Well, it’s good to know I can count on my friends to pull me through. Okay, while that was going on, he started whispering incomprehensibly and making weird noises. The singer, not Jimmy. Jimmy does that too, but he’s not doing it right now. Well, he might be, for all I know, but I’m not on the phone with him anymore. Okay, four minutes in, here’s another grotesque parody of a guitar solo and another annoying breakdown. This time there are even some Seventies-style organs wobbling away in the background. Now he’s saying “I peel back all of my skin,” which reminds me of that awesome skinless woman in Hellraiser II. This record is so bad, it makes me nostalgic for Hellraiser II. Okay, six minutes in, they’re starting to wind this awful thing down. Maybe all the noise and guitar twiddling and wonky drum patterns are just a way of trying to disguise the fact that they’re hopeless at ending songs. Why end a song when you can just let it peter out pathetically?

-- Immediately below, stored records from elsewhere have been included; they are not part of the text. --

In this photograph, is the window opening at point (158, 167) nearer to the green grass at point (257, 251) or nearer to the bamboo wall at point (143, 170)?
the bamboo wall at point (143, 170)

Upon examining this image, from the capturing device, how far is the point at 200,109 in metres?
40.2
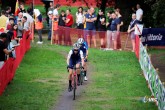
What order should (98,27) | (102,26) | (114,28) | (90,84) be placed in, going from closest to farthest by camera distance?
(90,84) < (114,28) < (102,26) < (98,27)

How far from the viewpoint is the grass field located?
17.8m

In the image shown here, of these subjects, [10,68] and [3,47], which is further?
[10,68]

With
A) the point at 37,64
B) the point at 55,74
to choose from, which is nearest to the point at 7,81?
the point at 55,74

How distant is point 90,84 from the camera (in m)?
21.4

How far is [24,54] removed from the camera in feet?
91.3

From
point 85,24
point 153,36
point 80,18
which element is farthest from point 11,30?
point 153,36

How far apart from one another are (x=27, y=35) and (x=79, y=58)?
34.0 feet

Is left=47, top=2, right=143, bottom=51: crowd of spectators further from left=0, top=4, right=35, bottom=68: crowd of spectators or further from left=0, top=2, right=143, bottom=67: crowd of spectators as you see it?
left=0, top=4, right=35, bottom=68: crowd of spectators

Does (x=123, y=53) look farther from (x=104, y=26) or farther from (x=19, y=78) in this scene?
(x=19, y=78)

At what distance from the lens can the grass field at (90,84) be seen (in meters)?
17.8

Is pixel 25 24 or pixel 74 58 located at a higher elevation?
pixel 25 24

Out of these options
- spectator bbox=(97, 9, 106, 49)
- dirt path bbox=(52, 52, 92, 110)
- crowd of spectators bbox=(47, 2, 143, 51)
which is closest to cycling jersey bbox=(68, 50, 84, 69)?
dirt path bbox=(52, 52, 92, 110)

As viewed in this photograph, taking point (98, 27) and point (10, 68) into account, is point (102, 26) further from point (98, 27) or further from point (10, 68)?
point (10, 68)

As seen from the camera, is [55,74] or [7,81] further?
[55,74]
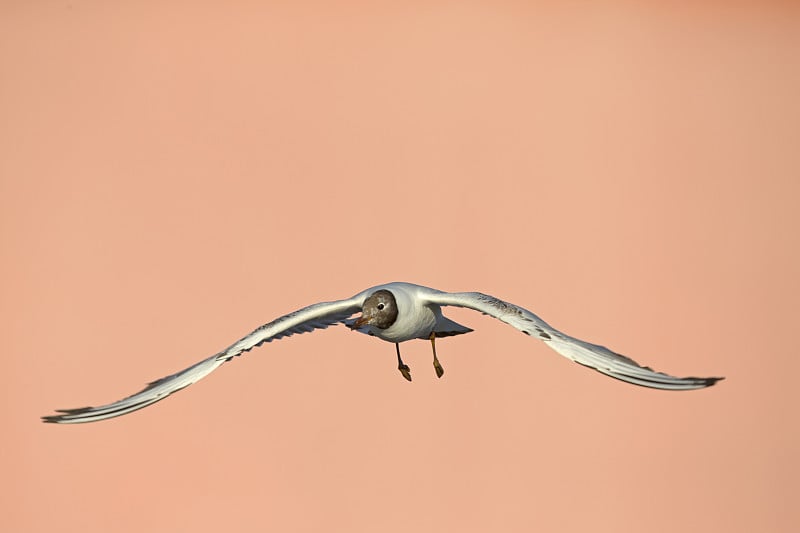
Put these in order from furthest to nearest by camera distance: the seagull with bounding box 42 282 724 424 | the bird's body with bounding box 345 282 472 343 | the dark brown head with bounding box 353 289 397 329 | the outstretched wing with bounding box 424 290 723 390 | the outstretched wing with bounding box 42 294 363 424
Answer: the bird's body with bounding box 345 282 472 343 < the dark brown head with bounding box 353 289 397 329 < the outstretched wing with bounding box 42 294 363 424 < the seagull with bounding box 42 282 724 424 < the outstretched wing with bounding box 424 290 723 390

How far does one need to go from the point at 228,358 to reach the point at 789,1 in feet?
71.4

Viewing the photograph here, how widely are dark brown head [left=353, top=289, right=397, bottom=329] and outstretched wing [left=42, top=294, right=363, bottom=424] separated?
1.25ft

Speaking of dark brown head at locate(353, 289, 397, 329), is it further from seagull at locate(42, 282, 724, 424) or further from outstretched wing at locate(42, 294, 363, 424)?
outstretched wing at locate(42, 294, 363, 424)

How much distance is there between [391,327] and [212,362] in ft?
5.12

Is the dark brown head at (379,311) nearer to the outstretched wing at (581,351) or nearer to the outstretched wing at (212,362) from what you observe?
the outstretched wing at (212,362)

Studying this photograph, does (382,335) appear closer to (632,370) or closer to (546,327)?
(546,327)

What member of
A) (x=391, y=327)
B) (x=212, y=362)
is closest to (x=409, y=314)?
(x=391, y=327)

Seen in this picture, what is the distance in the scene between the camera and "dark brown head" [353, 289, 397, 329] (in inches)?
438

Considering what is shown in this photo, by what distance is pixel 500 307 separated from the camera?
411 inches

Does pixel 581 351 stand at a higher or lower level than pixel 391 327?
lower

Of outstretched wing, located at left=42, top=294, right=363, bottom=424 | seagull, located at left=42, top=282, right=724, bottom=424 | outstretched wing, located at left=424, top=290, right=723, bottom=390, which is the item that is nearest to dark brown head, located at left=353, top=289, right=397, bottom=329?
seagull, located at left=42, top=282, right=724, bottom=424

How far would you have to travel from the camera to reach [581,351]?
9.69 m

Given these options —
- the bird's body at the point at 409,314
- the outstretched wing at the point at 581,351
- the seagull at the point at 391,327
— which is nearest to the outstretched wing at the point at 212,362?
the seagull at the point at 391,327

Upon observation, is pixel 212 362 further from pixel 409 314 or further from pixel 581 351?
pixel 581 351
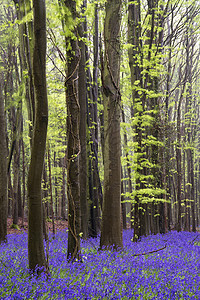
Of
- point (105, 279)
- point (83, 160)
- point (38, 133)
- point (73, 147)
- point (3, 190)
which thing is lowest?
point (105, 279)

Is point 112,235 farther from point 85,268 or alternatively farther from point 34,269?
point 34,269

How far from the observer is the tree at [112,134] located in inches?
281

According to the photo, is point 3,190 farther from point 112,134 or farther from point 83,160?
point 112,134

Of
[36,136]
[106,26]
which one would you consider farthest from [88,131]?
[36,136]

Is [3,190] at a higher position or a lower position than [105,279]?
higher

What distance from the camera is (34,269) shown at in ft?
15.8

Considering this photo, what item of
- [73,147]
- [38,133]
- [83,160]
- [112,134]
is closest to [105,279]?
[73,147]

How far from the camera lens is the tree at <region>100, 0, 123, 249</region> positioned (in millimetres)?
7137

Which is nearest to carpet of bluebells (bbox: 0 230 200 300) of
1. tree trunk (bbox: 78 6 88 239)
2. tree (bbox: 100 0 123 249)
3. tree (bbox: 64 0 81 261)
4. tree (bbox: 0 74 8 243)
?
tree (bbox: 64 0 81 261)

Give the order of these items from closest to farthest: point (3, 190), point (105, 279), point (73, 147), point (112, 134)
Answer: point (105, 279)
point (73, 147)
point (112, 134)
point (3, 190)

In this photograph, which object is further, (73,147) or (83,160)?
(83,160)

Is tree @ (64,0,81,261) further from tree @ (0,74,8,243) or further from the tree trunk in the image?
tree @ (0,74,8,243)

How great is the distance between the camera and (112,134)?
746 centimetres

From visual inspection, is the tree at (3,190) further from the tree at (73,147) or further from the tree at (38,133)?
the tree at (38,133)
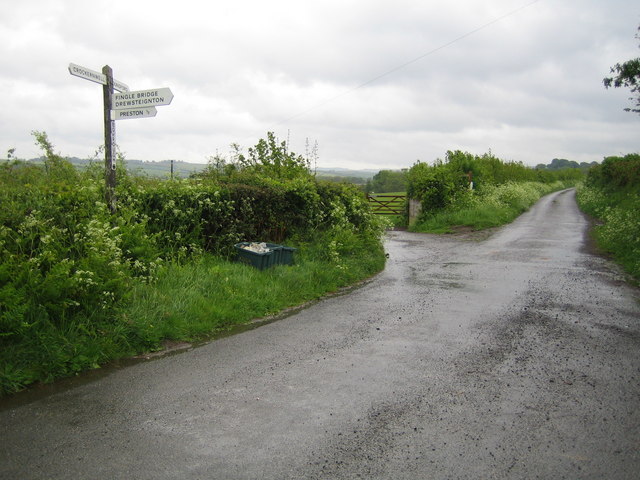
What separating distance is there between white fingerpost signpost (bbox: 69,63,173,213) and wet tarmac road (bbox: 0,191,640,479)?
3238mm

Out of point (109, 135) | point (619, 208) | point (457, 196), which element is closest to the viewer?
point (109, 135)

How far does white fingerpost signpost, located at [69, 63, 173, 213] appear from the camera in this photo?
6680 millimetres

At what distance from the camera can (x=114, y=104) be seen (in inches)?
271

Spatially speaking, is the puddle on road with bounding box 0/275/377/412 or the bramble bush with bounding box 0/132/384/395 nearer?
the puddle on road with bounding box 0/275/377/412

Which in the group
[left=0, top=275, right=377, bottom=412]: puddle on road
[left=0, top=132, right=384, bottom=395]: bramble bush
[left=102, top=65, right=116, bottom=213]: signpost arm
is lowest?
[left=0, top=275, right=377, bottom=412]: puddle on road

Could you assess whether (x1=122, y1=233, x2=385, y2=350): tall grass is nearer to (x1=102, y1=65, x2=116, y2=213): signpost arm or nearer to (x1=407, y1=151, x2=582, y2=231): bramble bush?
(x1=102, y1=65, x2=116, y2=213): signpost arm

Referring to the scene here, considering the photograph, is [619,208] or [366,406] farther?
[619,208]

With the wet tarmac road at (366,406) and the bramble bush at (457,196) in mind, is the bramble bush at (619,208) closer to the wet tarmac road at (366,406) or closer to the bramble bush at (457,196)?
the bramble bush at (457,196)

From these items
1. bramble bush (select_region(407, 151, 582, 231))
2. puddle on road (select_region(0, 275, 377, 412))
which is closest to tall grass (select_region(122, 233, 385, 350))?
puddle on road (select_region(0, 275, 377, 412))

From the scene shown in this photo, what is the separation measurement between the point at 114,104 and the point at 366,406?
18.1 ft

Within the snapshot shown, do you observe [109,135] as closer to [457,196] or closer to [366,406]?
[366,406]

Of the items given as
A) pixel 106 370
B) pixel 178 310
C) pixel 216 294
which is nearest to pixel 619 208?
pixel 216 294

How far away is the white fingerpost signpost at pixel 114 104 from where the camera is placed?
263 inches

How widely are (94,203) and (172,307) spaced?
6.90 feet
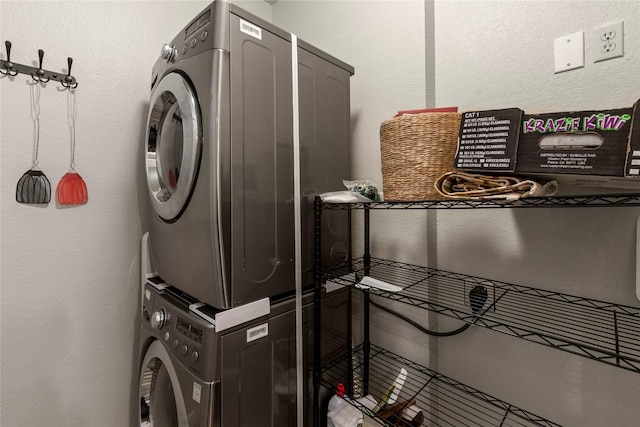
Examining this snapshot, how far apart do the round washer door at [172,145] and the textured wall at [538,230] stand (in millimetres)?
1007

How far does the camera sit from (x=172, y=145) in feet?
3.67

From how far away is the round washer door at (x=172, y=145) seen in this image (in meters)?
0.94

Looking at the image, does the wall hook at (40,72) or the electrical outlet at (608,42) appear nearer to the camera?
the electrical outlet at (608,42)

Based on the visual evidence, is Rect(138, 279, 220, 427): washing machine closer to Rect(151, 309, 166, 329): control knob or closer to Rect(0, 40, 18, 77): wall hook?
Rect(151, 309, 166, 329): control knob

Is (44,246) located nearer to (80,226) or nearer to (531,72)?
(80,226)

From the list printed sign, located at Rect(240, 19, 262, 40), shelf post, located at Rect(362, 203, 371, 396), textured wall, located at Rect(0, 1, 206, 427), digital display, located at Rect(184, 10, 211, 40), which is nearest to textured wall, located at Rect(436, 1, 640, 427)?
shelf post, located at Rect(362, 203, 371, 396)

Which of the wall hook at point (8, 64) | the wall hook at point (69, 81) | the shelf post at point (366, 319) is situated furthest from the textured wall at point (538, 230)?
the wall hook at point (8, 64)

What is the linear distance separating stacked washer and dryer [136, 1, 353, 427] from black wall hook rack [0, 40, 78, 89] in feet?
1.28

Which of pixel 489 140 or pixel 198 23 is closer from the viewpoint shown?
pixel 489 140

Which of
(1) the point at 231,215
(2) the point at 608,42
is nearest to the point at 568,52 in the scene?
(2) the point at 608,42

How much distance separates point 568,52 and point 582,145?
56 centimetres

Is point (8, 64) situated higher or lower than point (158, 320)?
higher

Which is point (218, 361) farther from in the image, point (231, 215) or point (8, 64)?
point (8, 64)

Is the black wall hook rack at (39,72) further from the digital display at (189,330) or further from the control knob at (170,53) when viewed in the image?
the digital display at (189,330)
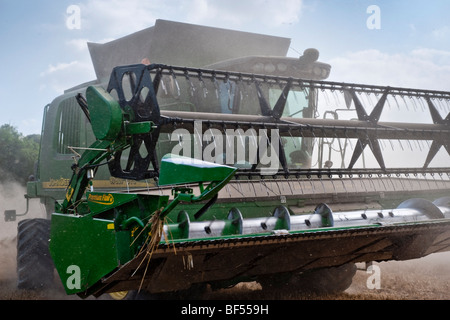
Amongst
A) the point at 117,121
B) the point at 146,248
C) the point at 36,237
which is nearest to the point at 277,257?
the point at 146,248

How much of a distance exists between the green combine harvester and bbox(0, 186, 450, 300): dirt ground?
19 cm

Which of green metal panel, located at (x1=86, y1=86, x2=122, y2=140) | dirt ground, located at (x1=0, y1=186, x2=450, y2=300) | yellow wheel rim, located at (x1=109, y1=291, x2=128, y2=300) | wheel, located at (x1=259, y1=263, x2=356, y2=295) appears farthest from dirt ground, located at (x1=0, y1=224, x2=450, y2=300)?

Track 8: Pisacis (Phra-men-ma)
Jesus, it sounds like they’re still trying to end that last song. Just let it die already! Just fade it out or something, don’t waste my time trying to figure out how to bring this disgusting mess to a close. If I close my eyes I can see all the money they wasted dicking around in the studio flying across my mind’s eye. This sounds like an extended jam session or something, and if there’s one thing that should never be put on record or listened to by human beings, it’s a jam session. Jam sessions are stoned people fucking around without regard to the listener, lost up their own asses, convinced that they’re making important sounds. Don’t drag me into this, Mars Volta. I don’t want to be lost up your asses too.

Track 9: Con Safo
Jesus, this song is still ending. It’s even gotten to the point where the drums start going nuts and weird noises start fading in and the finishing note gets played over and over on the guitar and it’s obvious that the end of this horribly long fucking song is tantalizingly close but not quite within reach and then OH MY GOD they’ve started in with a NEW riff and now it’s picking up again and the end was WITHIN MY SIGHT and now they’re taking it away from me just to be DICKHEADS! It’s like in cartoons when the kid is sitting in school and the clock ticks a minute backward instead of forward right when class is about to end, thus hilariously illustrating the protagonist’s heartbreaking frustration and impatience.

Track 10: Multiple Spouse Wounds
More of the same shit, but this track is only 45 seconds long, so I might as well ignore it because this is as much as I can write before it ends.

Track 11: Sarchophagi
This is the last track, and it’s only 54 seconds long. I think it’s the best song on the record, because it marks the fact that the RECORD IS FINALLY OVER THANK GOD!